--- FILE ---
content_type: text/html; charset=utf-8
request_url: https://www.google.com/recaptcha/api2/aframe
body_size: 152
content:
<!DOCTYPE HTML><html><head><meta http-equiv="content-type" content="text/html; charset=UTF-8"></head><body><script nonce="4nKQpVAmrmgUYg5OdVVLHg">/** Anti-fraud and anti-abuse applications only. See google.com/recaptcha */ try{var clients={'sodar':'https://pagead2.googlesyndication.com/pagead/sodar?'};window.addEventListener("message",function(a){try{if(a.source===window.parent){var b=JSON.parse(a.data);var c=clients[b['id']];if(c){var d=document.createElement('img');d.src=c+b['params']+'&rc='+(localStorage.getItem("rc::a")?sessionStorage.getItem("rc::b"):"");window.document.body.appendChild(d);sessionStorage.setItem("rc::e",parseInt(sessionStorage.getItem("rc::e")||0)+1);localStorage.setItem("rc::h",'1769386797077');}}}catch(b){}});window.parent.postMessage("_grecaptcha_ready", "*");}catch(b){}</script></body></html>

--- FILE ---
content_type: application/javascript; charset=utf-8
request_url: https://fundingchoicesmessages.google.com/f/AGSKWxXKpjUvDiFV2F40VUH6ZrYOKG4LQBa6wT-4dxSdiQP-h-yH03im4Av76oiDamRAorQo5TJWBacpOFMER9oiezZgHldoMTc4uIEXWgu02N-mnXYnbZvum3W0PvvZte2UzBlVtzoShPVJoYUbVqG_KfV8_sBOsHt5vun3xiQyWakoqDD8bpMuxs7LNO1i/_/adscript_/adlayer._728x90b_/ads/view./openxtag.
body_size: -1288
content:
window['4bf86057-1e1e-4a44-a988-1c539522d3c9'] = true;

__What you need to do__:
Please restate every record shown above, word for word.

__Worked solution__:
--- FILE ---
content_type: text/html; charset=utf-8
request_url: https://www.google.com/recaptcha/api2/aframe
body_size: 152
content:
<!DOCTYPE HTML><html><head><meta http-equiv="content-type" content="text/html; charset=UTF-8"></head><body><script nonce="4nKQpVAmrmgUYg5OdVVLHg">/** Anti-fraud and anti-abuse applications only. See google.com/recaptcha */ try{var clients={'sodar':'https://pagead2.googlesyndication.com/pagead/sodar?'};window.addEventListener("message",function(a){try{if(a.source===window.parent){var b=JSON.parse(a.data);var c=clients[b['id']];if(c){var d=document.createElement('img');d.src=c+b['params']+'&rc='+(localStorage.getItem("rc::a")?sessionStorage.getItem("rc::b"):"");window.document.body.appendChild(d);sessionStorage.setItem("rc::e",parseInt(sessionStorage.getItem("rc::e")||0)+1);localStorage.setItem("rc::h",'1769386797077');}}}catch(b){}});window.parent.postMessage("_grecaptcha_ready", "*");}catch(b){}</script></body></html>

--- FILE ---
content_type: application/javascript; charset=utf-8
request_url: https://fundingchoicesmessages.google.com/f/AGSKWxXKpjUvDiFV2F40VUH6ZrYOKG4LQBa6wT-4dxSdiQP-h-yH03im4Av76oiDamRAorQo5TJWBacpOFMER9oiezZgHldoMTc4uIEXWgu02N-mnXYnbZvum3W0PvvZte2UzBlVtzoShPVJoYUbVqG_KfV8_sBOsHt5vun3xiQyWakoqDD8bpMuxs7LNO1i/_/adscript_/adlayer._728x90b_/ads/view./openxtag.
body_size: -1288
content:
window['4bf86057-1e1e-4a44-a988-1c539522d3c9'] = true;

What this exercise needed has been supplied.